ARBEITSAUFTRAG:
Gib aus dem folgenden Textauszug über die Räumungen in Calais den Abschnitt wortgetreu wieder, der mit „Die Räumungen, der“ beginnt und bis einschließlich „sich die Ereignisse.“ reicht.

Die Räumungen, der Ministerbesuch und eine französisch-britische Vereinbarung
Besuche französischer Innenminister nach erfolgter Räumung von Camps sind ein wiederkehrendes Motiv in der Geschichte der Calaiser Migration. Auch die Räumungswelle des 10. und 11. Juli, die von lokalen zivilgesellschaftlichen Organisationen als die heftigste und brutalste seit Jahren beschrieben wurde (siehe hier und hier), hat eine solche Bühne geschaffen, auf der nationale Politiker_innen ihre Handlungsmacht demonstrieren und ihre lokalen Kolleg_innen ihre Forderungen artikulieren konnten: Am 12. Juli 2020 besuchte der neue französische Innenminister Gérald Darmanin Calais. Er traf dort auch mit seiner britischen Amtskollegin Priti Patel zusammen. Beide schlossen ein Abkommen zur Schaffung einer grenzpolizeilichen Nachrichteneinheit. Gleichzeitig überschlugen sich die Ereignisse.

VORLIEGENDE DATEN:
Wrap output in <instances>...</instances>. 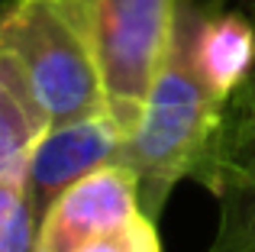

DEINE LÖSUNG:
Die Räumungen, der Ministerbesuch und eine französisch-britische Vereinbarung
Besuche französischer Innenminister nach erfolgter Räumung von Camps sind ein wiederkehrendes Motiv in der Geschichte der Calaiser Migration. Auch die Räumungswelle des 10. und 11. Juli, die von lokalen zivilgesellschaftlichen Organisationen als die heftigste und brutalste seit Jahren beschrieben wurde (siehe hier und hier), hat eine solche Bühne geschaffen, auf der nationale Politiker_innen ihre Handlungsmacht demonstrieren und ihre lokalen Kolleg_innen ihre Forderungen artikulieren konnten: Am 12. Juli 2020 besuchte der neue französische Innenminister Gérald Darmanin Calais. Er traf dort auch mit seiner britischen Amtskollegin Priti Patel zusammen. Beide schlossen ein Abkommen zur Schaffung einer grenzpolizeilichen Nachrichteneinheit. Gleichzeitig überschlugen sich die Ereignisse.